This Friday (June 11) we will explore the eruptive realm of acid-base chemistry in our new children’s video series: Summer School with Live Science.
This week, Live Science producer Diana Whitcroft will demonstrate the reaction between them sodium bicarbonate (baking soda) and citric acid (in this case lemon juice). This fun experiment is a great way to introduce young minds to the world of chemistry.
Every Friday at 15:00 EDT (12:00 PDT), Diana will host a Summer School of Live Science, which you can find live on the Live Science Facebook, YouTube and Twitter pages. Each week the series will explore a different area of STEM (science, technology, engineering and math) through simple practical experiments that you and your child can follow at home.
Disclaimer: It is strongly recommended that all scientific experiments, recipes and methods be tried only under adult supervision. Adults should handle or help with potentially harmful utensils and ingredients. Always wash your hands thoroughly after trying an experiment. Avoid touching your face and eyes when experimenting, and if possible, wear glasses or goggles. Do not ingest any of the ingredients during or after this experiment.
Lemon volcanoes: Materials
Age group: 5-1
- Tray or cookie sheet
- Paper (optional)
- Cutting knife
- Stick from Popsicle
- Food colors
- Dish soap
- Baking soda
Step One: Prepare your workstation
Place your tray on a surface that has been well covered with newspaper. Optional: Place paper on your tray; here you will erupt your volcanoes and if the paper catches the colored liquid, you can turn it into a work of art.
Step two: Prepare your lemon
Have an adult cut off a small portion of the bottom of the lemon so that it stands upright. Then cut off the top of the lemon, exposing the inner mass and juice. Using your pasta stick, mash the inside of the lemon so that the “meat” or flesh inside is completely pushed down and the lemon is mostly filled with juice. Be careful not to pierce the lemon peel.
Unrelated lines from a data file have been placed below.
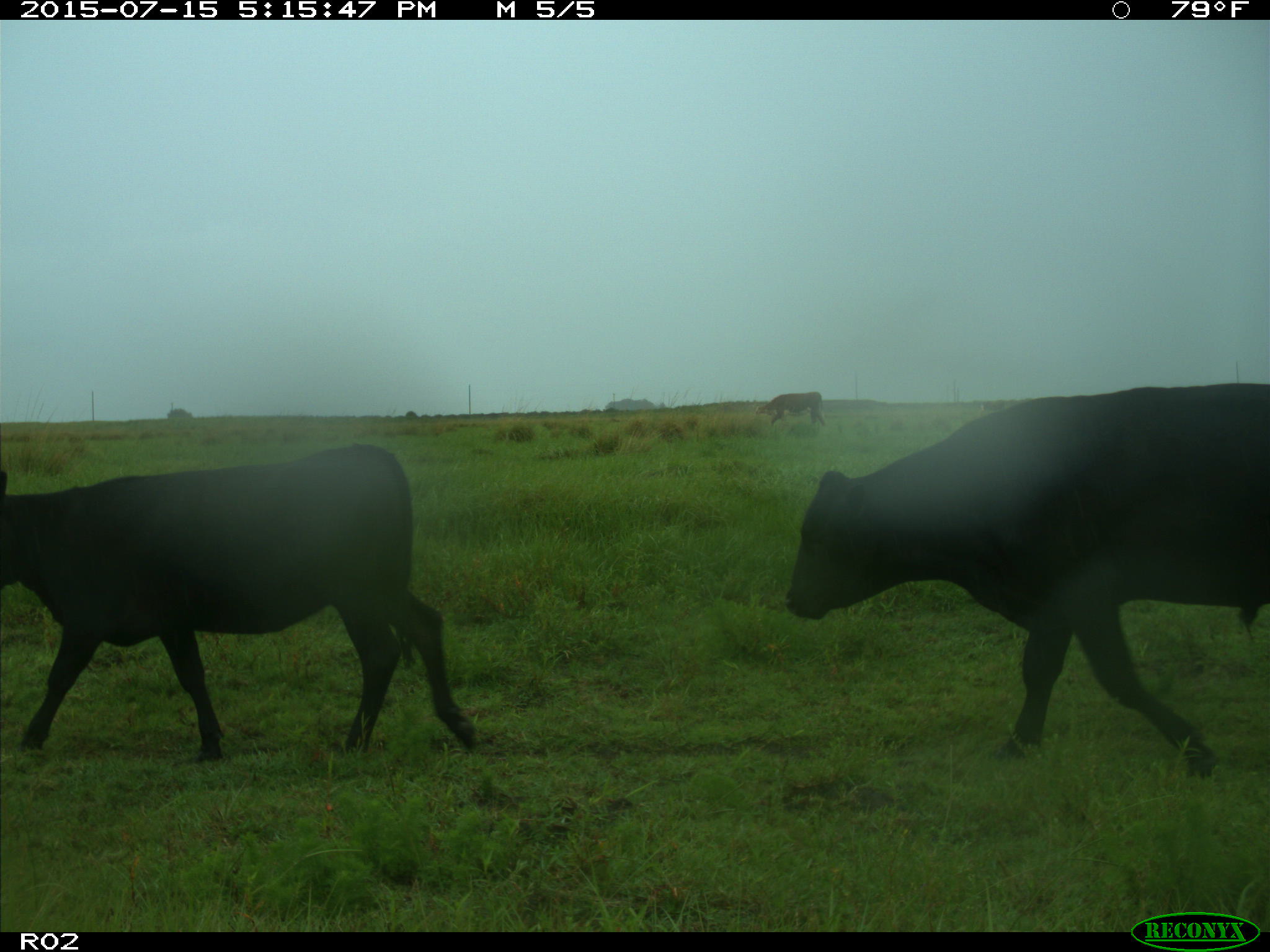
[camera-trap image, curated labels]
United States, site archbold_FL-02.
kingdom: Animalia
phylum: Chordata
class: Mammalia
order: Artiodactyla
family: Bovidae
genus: Bos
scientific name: Bos taurus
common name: domestic cow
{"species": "Bos taurus (domestic cow)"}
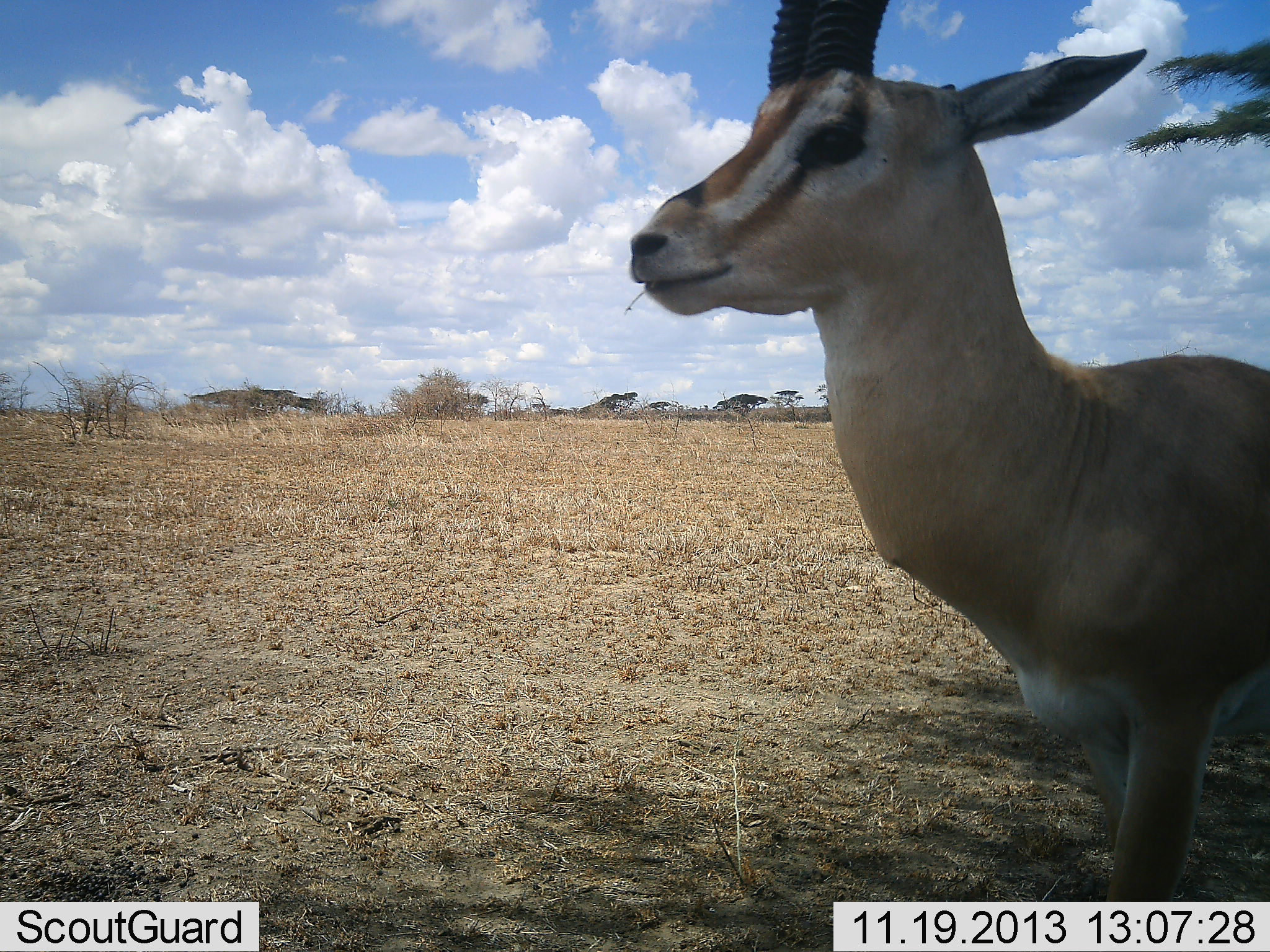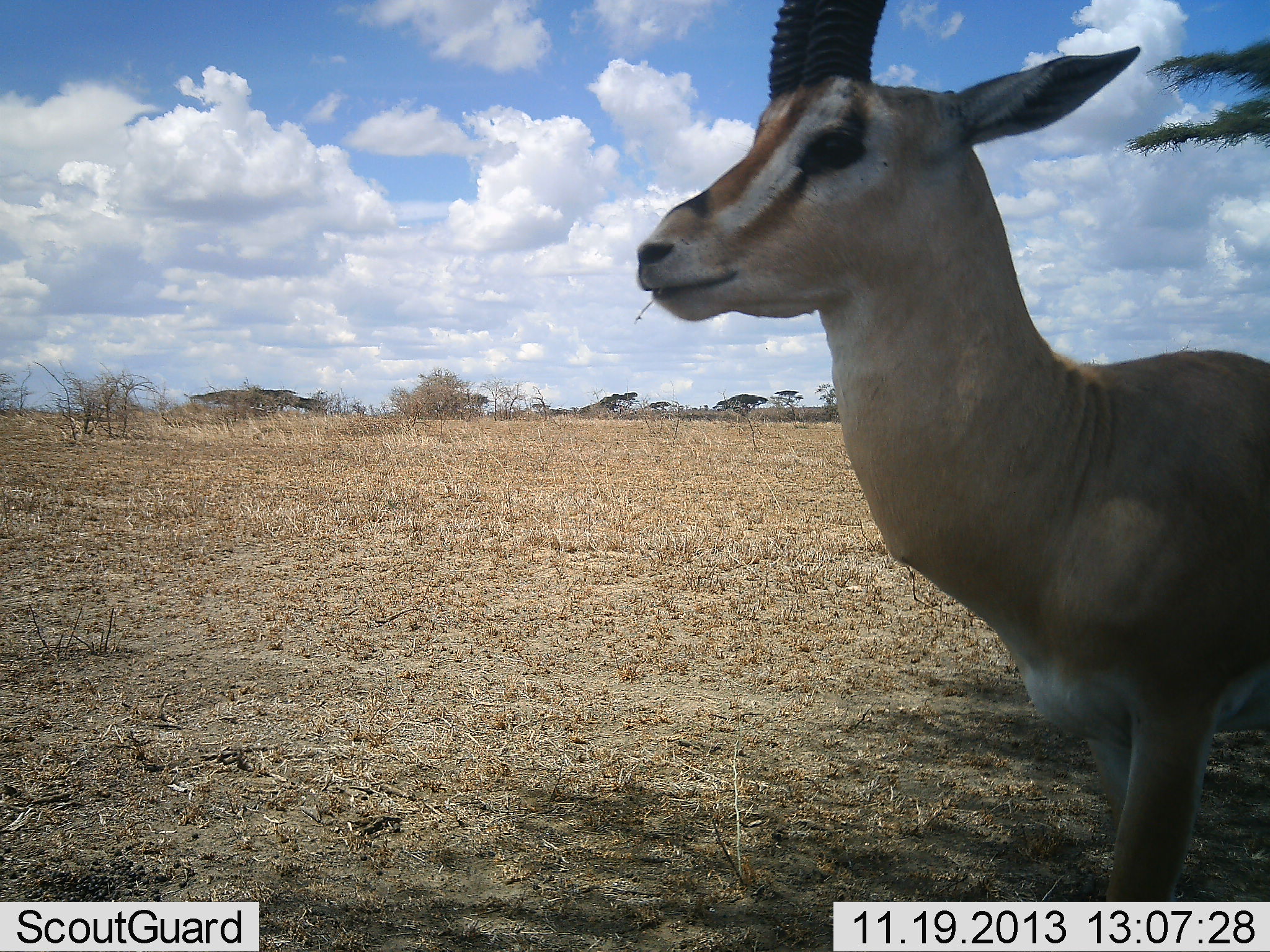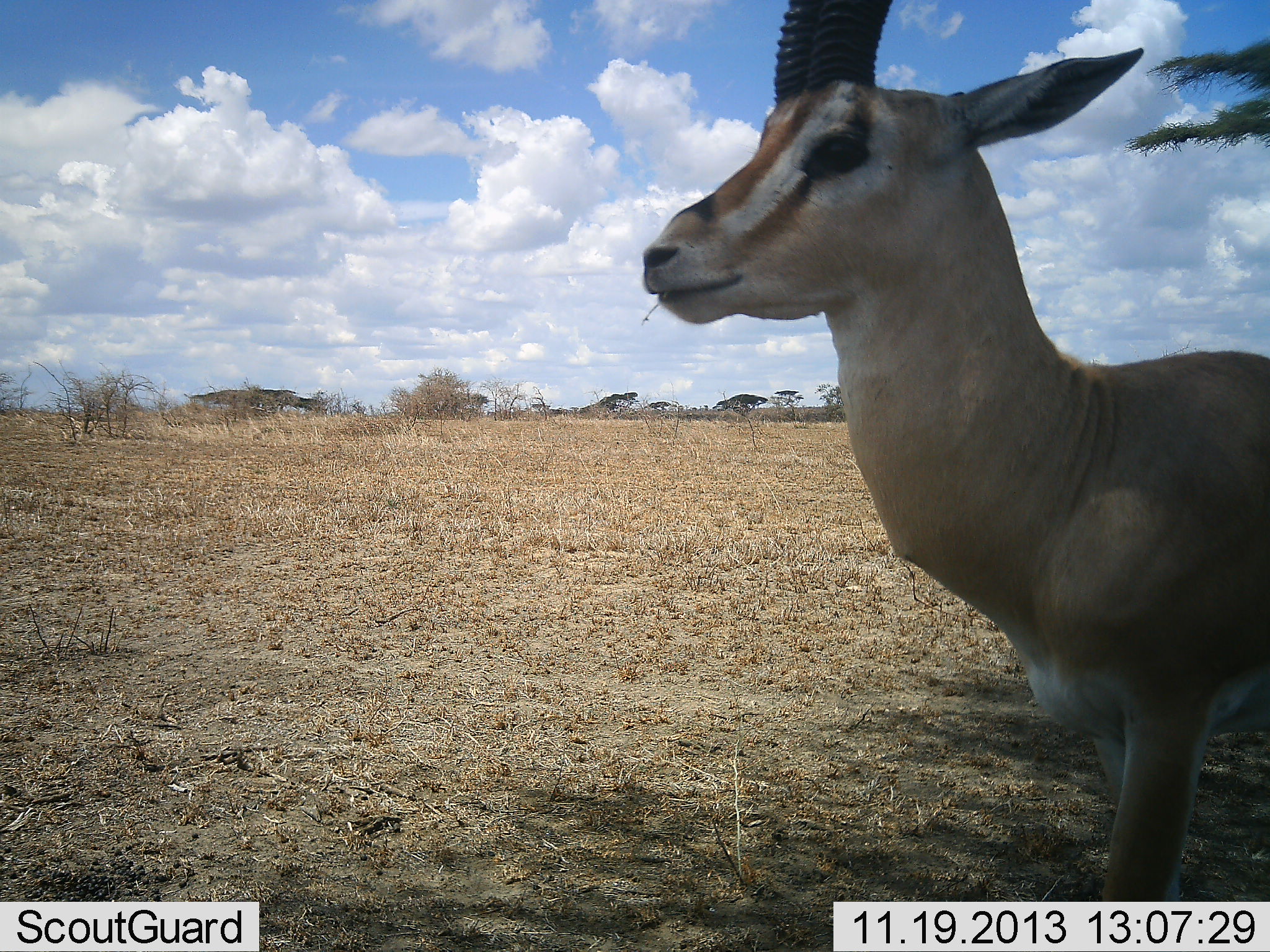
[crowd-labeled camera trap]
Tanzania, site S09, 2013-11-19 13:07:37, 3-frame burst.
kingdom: Animalia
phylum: Chordata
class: Mammalia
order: Artiodactyla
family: Bovidae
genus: Nanger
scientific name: Nanger granti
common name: grant's gazelle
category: gazellegrants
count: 1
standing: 90%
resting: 10%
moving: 0%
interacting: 0%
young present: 0%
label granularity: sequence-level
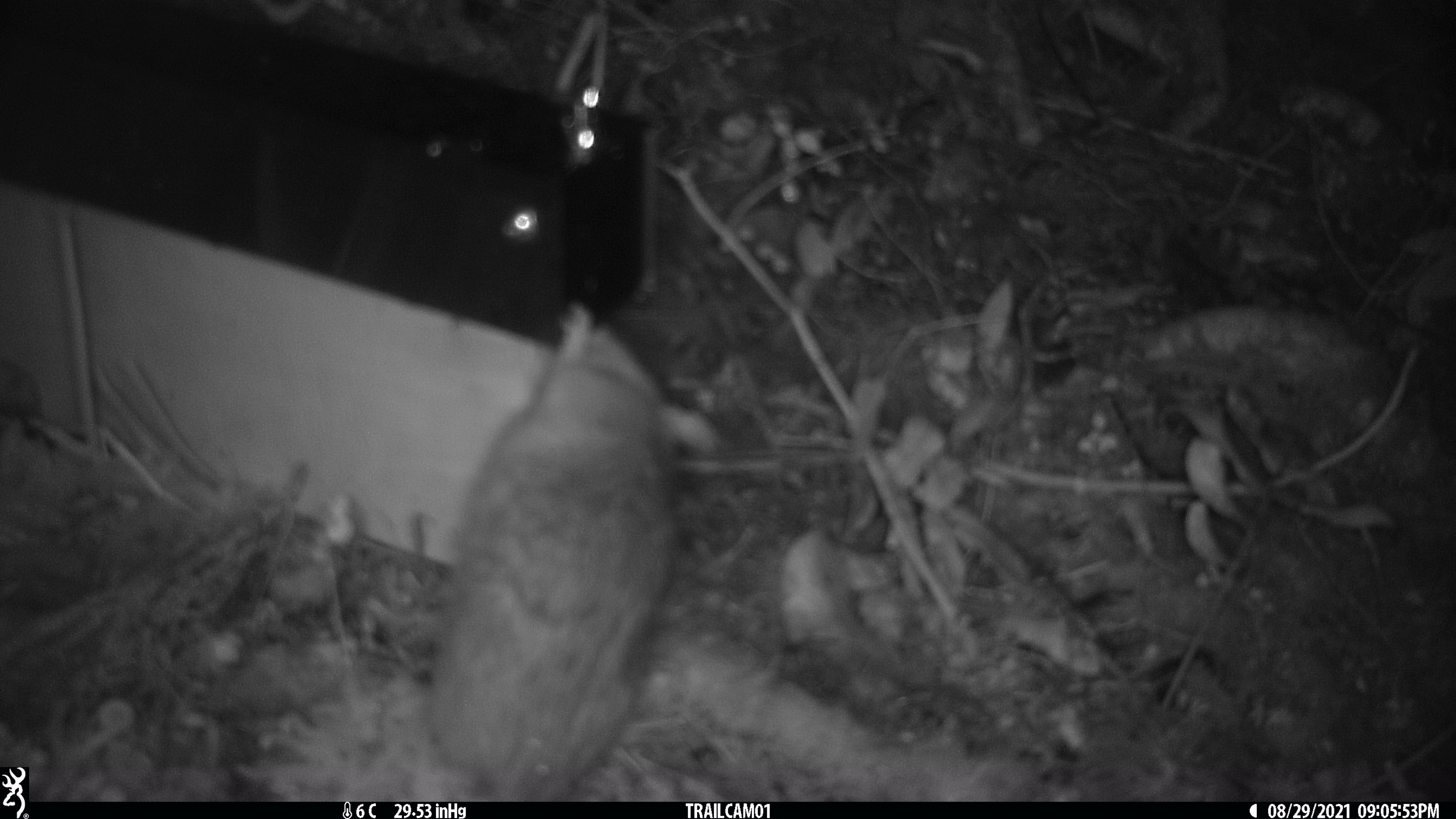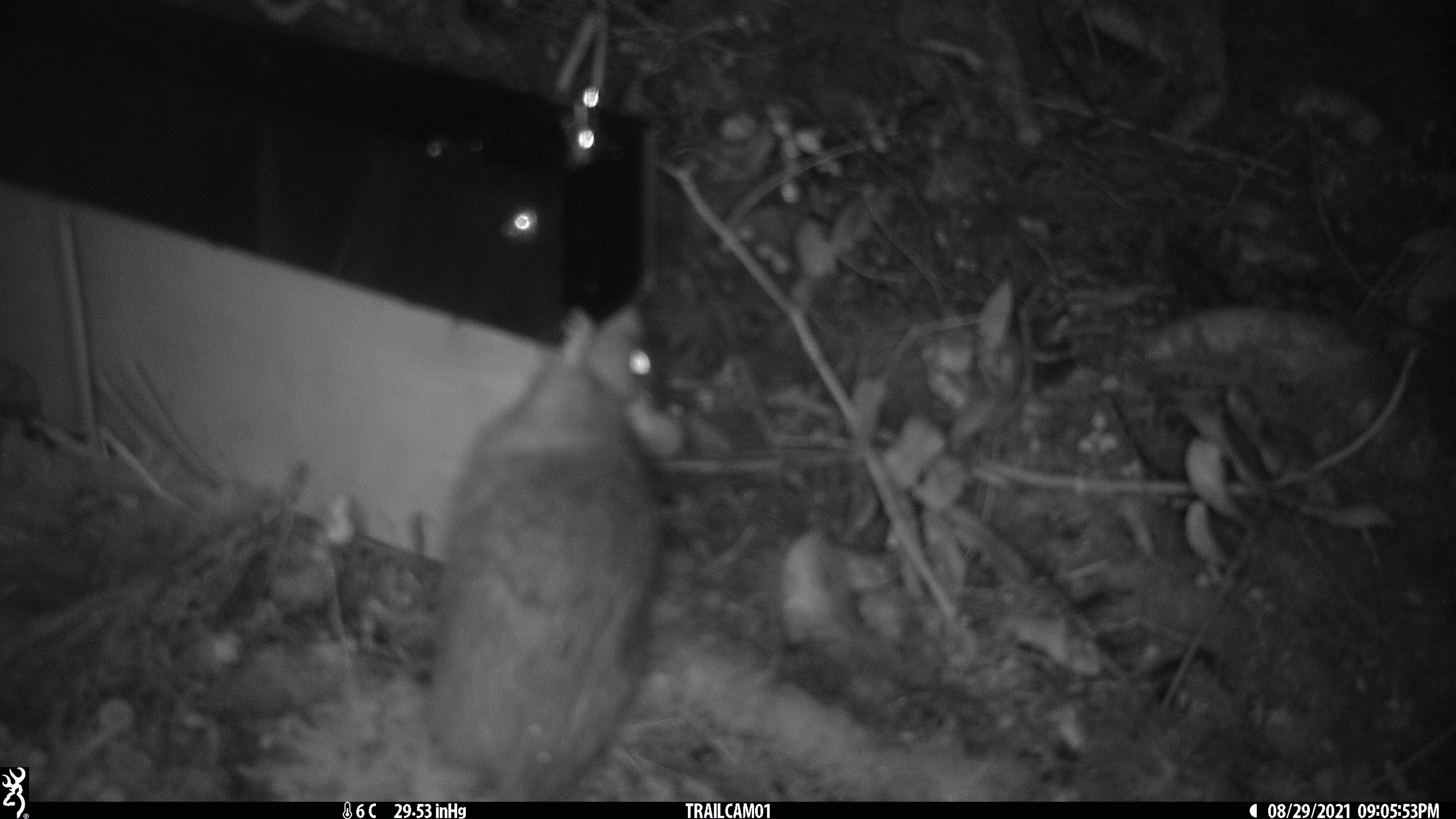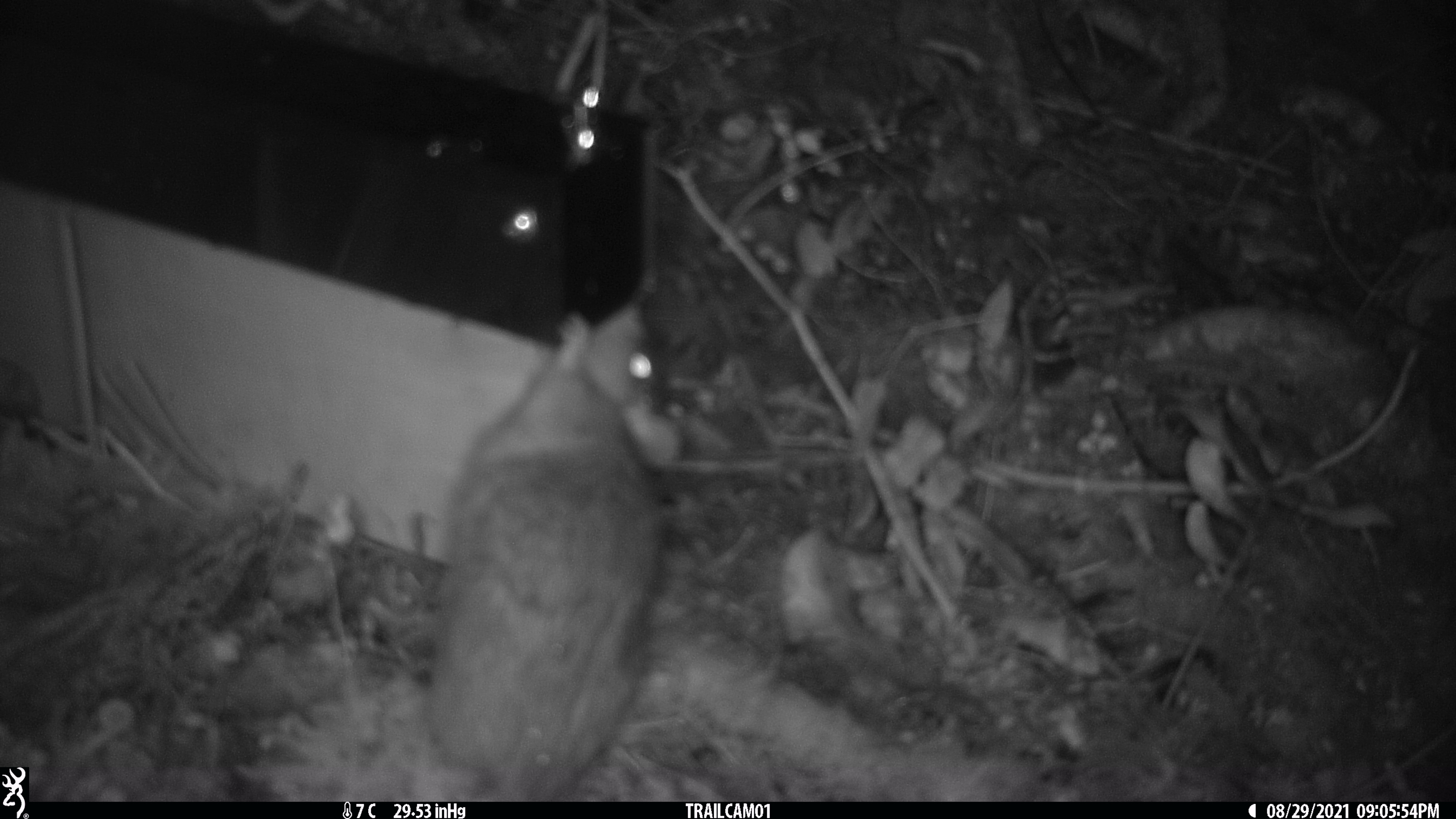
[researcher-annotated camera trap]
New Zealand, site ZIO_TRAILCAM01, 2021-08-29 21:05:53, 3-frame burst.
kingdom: Animalia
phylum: Chordata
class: Mammalia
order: Rodentia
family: Muridae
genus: Rattus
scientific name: Rattus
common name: rat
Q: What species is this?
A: Rat (Rattus).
Step three: Choose a color
Squeeze a few drops of the food coloring into the lemon. The amount of food coloring you use depends on the size of your lemon and how much juice it gives. Small lemons with very little juice: 2-3 drops. Large lemons with lots of juice: 4-5 drops. Try different color combinations and see what comes out! You can even erupt two or three lemons at a time for a paper coloring effect. Then put a good syringe of dish soap in your lemon.
Step four: Erupt your volcano
Using a spoon, sprinkle a few teaspoons of baking soda in your lemon. Again, depending on the size of your lemon, you will need to adjust the amount. Small lemons with a little juice: 2-3 tsp. Large lemons with lots of juice: 4-5 tsp. You should see rustling and gurgling right away, but you may need to use your spoon or stick to mix the juice and baking soda better. Now your lemons will start overflowing with colored bubbles.
Document this experience and send us images either on social media or at firstname.lastname@example.org. We will be happy to see your results so we can present them in our photo gallery!
Step five: Draw!
Now that the explosive fun is over, it’s time to get creative. Using your hands, a paintbrush, or even a sponge, create your own artwork from the colored liquid left on the paper. Just remove your lemons and go to town! Make sure you do not repaint your paper. Combining your colors too much will turn your color canvas into a big gray spot (unless of course you really like the gray color!).
The science behind lemon volcanoes
When the baking soda was added to the lemon juice, it began to foam and foam. This is because when sodium bicarbonate (baking soda) and citric acid (citric juice) are combined, they react to form carbon dioxide gas, as well as a chemical called sodium citrate. It is the carbon dioxide that causes all these bubbles (remember that CO2 is the gas that drives your canned soda or soda water). We know that carbon dioxide is the main gas we exhale when we breathe. It occurs naturally in the Earth’s atmosphere and is emitted by natural sources such as geysers (and volcanoes), as well as by industrial processes.
Sodium citrate is the sodium obtained from citric acid. Used in various everyday objects. It is used as an anticoagulant for blood products, as well as a regulator of acidity in food.